# Fireplace Mantel



## ACP (Jan 24, 2009)

Here is a fireplace mantel I started Wednesday. We had a gas fireplace installed in the basement so I made this. It's red oak and will match the trim when I finish it. I'll post finished pics when I get it installed.


----------



## jstange2 (Dec 5, 2010)

That's a nice looking mantel.


----------



## knotscott (Nov 8, 2007)

Looks great....looking forward to seeing the finished pics! :thumbsup:


----------



## firehawkmph (Apr 26, 2008)

Very nice AC. I like the design and shapes you chose. The aplique (spelling?) is a nice touch. I have used them before on projects. 
Mike Hawkins


----------



## rrich (Jun 24, 2009)

Wow! Looks good. Would like to see pictures when it is installed.


----------



## Brink (Nov 22, 2010)

Nice job! Great detail. Can't wait to see it installed.


----------



## cabinetman (Jul 5, 2007)

Oak and mantles, great combo. Looks great...well done. What are you planning for a finish?

[DATA SHOWN]
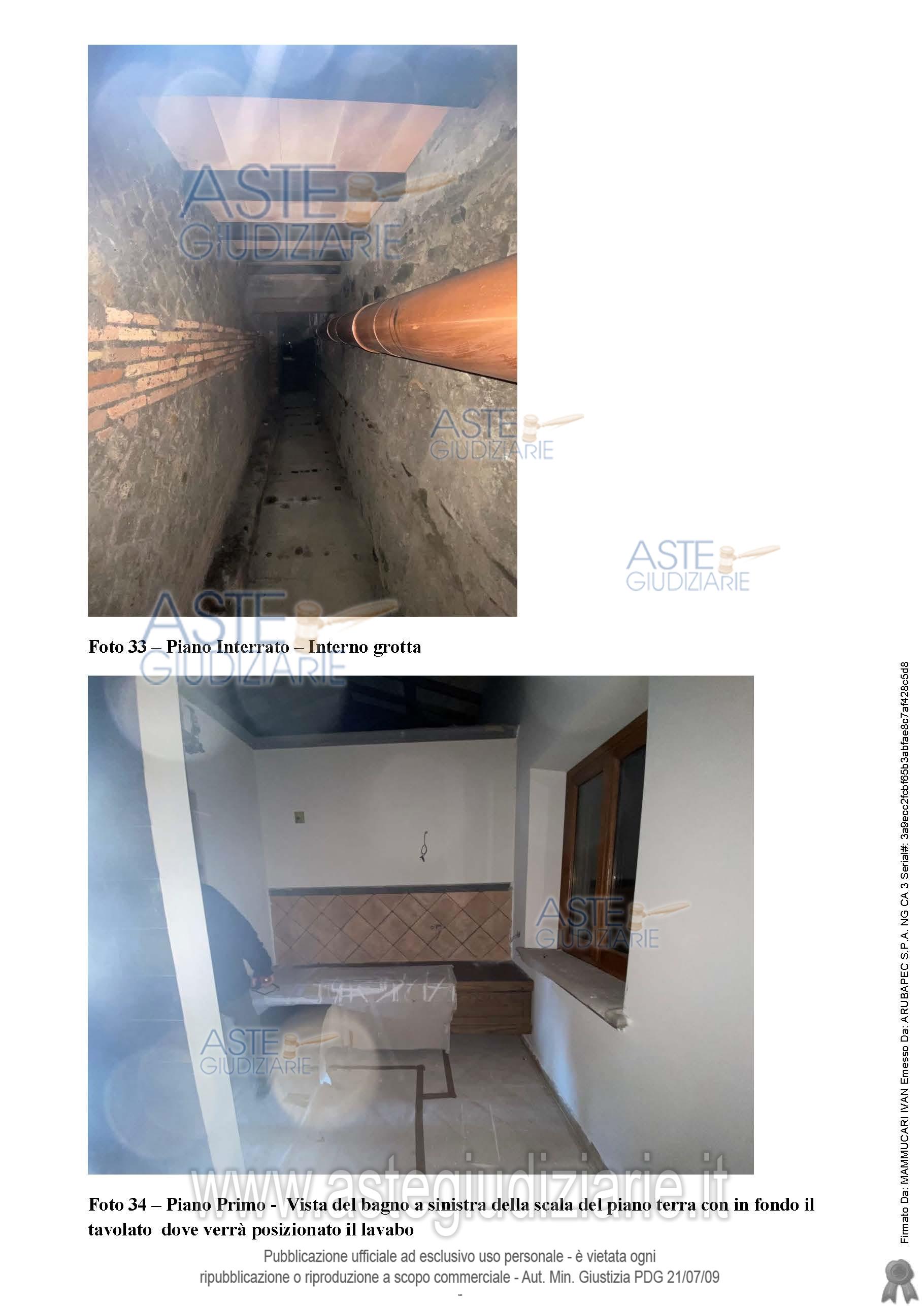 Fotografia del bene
* * *
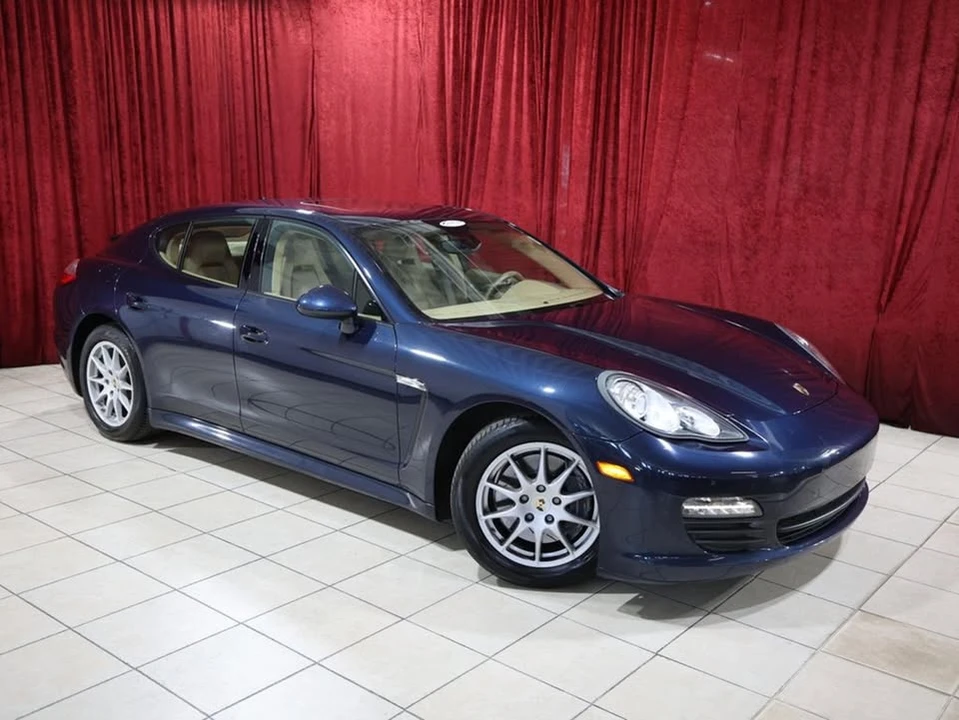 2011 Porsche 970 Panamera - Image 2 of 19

[WORK TO COMPLETE] Quote the fireplace mantel thread in full, word for word. Rely on the fireplace mantel thread alone and leave the listing out of it.

[OUTPUT BELOW]
# Fireplace Mantel



## ACP (Jan 24, 2009)

Here is a fireplace mantel I started Wednesday. We had a gas fireplace installed in the basement so I made this. It's red oak and will match the trim when I finish it. I'll post finished pics when I get it installed.


----------



## jstange2 (Dec 5, 2010)

That's a nice looking mantel.


----------



## knotscott (Nov 8, 2007)

Looks great....looking forward to seeing the finished pics! :thumbsup:


----------



## firehawkmph (Apr 26, 2008)

Very nice AC. I like the design and shapes you chose. The aplique (spelling?) is a nice touch. I have used them before on projects. 
Mike Hawkins


----------



## rrich (Jun 24, 2009)

Wow! Looks good. Would like to see pictures when it is installed.


----------



## Brink (Nov 22, 2010)

Nice job! Great detail. Can't wait to see it installed.


----------



## cabinetman (Jul 5, 2007)

Oak and mantles, great combo. Looks great...well done. What are you planning for a finish?